Duruşma öncesinde BDSP adliye önünde basın açıklaması gerçekleştirerek Karadağ cinayeti davasının takipçisi olduğunu bir kez daha yineledi. Ulucanlar katliamının 12. yıldönümüne denk gelen duruşmada devrimci kanı dökenlerin hesap vermekten kurtulamayacağı dile getirildi.

Adliye önünde toplanan kitle, “Karadağ cinayeti aydınlatılsın / Katiller yargılansın!” ve “Yaşasın Ulucanlar direnişimiz! Devrmciler ölmez devrim davası yenilmezdir” pankartlarını açtı. Kızıl flamalarla Alaattin Karadağ’ın fotoğraflarını taşıdı.

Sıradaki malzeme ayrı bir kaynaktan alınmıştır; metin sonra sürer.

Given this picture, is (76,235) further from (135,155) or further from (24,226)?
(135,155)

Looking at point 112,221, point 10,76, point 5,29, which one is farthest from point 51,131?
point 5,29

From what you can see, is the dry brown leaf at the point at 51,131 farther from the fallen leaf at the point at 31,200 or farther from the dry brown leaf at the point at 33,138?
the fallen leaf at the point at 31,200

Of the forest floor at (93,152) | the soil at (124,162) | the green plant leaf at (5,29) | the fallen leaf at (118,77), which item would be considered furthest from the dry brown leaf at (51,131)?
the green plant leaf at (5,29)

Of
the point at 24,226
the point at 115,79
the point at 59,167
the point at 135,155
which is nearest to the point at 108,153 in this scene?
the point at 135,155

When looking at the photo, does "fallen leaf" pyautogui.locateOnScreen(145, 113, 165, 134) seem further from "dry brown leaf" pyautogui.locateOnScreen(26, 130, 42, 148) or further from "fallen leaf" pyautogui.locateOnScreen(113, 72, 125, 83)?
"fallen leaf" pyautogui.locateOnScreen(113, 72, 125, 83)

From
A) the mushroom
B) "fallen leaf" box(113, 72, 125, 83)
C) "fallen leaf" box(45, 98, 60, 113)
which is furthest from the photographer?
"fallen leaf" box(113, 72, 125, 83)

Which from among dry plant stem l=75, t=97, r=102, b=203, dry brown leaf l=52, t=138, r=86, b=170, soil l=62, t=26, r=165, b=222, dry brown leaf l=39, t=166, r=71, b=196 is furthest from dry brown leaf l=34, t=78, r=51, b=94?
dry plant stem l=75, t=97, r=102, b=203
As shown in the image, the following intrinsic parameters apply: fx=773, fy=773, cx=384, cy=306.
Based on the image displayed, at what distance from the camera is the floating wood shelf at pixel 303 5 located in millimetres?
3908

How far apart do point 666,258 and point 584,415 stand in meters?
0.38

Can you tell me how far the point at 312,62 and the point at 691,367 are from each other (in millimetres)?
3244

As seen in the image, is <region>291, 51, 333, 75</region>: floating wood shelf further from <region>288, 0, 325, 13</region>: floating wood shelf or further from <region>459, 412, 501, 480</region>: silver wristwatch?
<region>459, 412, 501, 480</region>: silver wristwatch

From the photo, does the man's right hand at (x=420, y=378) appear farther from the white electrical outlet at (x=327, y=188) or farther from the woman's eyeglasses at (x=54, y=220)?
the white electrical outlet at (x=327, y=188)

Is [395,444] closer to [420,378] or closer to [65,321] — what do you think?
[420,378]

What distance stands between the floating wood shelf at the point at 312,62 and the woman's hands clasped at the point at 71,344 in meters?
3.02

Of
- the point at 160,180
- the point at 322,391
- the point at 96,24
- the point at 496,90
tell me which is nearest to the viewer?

Basın açıklamasında Alaattin Karadağ’ın katledilmesinin ardından gelişen yargı sürecine değinildi. Katletmeye programlanmış polislerin aynı düzenin mahkemelerince sistematik biçimde aklandığı ifade edilerek soruşturma ve yargılama süreci aktarıldı. Mahkemenin kararı ne olursa olsun, katil polislerden ve katliamcı düzenden mutlaka hesap sorulacağı söylendi. Açıklamada Ulucanlar katliamına da vurgu yapıldı.

Açıklamanın ardından kitle adliye önünde oturma eylemine geçti. BDSP’liler sloganlar, marşlar, Ulucanlar katliamını ve polis terörünü teşhir eden konuşmalarla duruşmanın sona ermesini bekledi.